I’ve just completed Day Two of Operation: Stop Being Such a Flabby Sack of Crap. Hooray! I’m dying. I’d like to thank my exercise bike for being my sweat- and suffering-inducing tormentor. Two days down, the rest of my life to go.
I thought people were lying when they said that your body magically becomes fat at age 30, but no! Since I hit that grim number, I’ve steadily thickened. It probably doesn’t help that right around the time I turned 30 I started dating a girl whose eating habits were the opposite of mine (I prefer a solid lunch and a light dinner, she prefers to eat her large meal later in the day) and moved away from Nob Hill and thus no longer walk a mile downhill to work every day. I’ve been trying to eat carefully lately, but to no real avail. Meanwhile, I ate like a pig in Japan but lost quite a bit of weight since I was walking several miles a day. Thus I realize the indubitable importance of exercise and must sadly bid my sedentary life farewell.

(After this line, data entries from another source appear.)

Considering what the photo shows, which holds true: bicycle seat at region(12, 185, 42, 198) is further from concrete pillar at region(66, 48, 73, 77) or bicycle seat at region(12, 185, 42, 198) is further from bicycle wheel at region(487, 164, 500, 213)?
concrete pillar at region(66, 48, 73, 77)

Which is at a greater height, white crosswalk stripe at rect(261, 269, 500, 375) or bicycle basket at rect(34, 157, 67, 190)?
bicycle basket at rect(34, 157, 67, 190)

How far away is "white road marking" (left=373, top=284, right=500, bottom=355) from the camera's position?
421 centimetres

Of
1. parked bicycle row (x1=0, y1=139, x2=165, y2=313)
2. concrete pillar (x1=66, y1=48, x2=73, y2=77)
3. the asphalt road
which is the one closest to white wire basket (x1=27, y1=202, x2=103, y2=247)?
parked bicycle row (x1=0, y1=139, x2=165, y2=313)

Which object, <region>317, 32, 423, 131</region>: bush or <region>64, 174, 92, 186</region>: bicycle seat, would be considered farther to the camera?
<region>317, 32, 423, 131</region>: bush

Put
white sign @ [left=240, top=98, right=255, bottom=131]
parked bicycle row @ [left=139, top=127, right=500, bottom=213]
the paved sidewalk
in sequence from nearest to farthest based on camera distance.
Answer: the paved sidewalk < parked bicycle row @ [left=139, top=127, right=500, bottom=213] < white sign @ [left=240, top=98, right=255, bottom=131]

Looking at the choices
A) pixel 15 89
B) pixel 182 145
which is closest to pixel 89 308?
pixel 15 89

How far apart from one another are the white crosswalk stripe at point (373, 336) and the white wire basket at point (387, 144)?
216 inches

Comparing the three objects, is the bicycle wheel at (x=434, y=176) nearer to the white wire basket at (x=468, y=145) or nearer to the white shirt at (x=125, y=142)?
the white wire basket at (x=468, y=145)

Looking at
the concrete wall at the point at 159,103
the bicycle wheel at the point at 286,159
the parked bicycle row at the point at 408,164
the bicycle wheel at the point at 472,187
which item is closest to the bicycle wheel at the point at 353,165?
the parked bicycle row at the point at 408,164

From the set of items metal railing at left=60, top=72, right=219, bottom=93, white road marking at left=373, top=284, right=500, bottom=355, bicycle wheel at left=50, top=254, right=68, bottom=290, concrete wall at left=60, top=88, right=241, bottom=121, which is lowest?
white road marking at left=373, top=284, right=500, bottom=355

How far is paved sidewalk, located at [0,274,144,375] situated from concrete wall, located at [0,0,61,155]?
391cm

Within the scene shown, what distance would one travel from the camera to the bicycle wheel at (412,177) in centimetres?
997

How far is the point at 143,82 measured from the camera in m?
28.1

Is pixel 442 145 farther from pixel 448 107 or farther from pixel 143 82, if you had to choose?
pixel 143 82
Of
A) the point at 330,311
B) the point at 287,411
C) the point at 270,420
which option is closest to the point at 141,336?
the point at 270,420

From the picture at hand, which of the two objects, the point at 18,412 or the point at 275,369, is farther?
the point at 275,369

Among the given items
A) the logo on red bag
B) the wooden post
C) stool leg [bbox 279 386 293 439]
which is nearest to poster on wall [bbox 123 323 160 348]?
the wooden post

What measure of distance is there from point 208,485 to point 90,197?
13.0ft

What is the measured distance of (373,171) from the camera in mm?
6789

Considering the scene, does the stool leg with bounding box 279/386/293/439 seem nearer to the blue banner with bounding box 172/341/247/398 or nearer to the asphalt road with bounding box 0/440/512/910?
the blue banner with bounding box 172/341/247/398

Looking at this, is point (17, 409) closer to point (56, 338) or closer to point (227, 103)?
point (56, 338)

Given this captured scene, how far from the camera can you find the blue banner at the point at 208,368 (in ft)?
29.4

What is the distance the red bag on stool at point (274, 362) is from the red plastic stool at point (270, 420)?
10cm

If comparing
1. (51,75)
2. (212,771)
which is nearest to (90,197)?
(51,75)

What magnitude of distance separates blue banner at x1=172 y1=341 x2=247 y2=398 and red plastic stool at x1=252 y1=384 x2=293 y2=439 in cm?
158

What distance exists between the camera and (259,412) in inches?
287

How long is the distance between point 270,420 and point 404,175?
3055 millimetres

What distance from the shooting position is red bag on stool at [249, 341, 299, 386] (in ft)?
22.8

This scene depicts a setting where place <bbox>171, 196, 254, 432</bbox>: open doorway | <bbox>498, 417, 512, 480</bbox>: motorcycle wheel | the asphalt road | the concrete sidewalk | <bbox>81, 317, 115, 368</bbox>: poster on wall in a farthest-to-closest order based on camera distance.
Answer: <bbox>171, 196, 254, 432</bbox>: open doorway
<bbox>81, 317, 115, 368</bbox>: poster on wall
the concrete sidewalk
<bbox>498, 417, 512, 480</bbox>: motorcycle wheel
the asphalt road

Notice the distinct lack of Wii Fit in this plan! Video games (or at least a motionless life of writing about them) got me into this predicament. I don’t trust them to turn the situation around.
Anyway, my legs have solidified from their gelatinous state in the time it took to write this, so now I shall hobble into the kitchen for a
giant bowl of ice cream tiny morsel of dry toast and water. (That’s “dry toast” and “water,” not toast and water that are both dry. Just in case you mis-parsed that sentence. Right. Anyway.)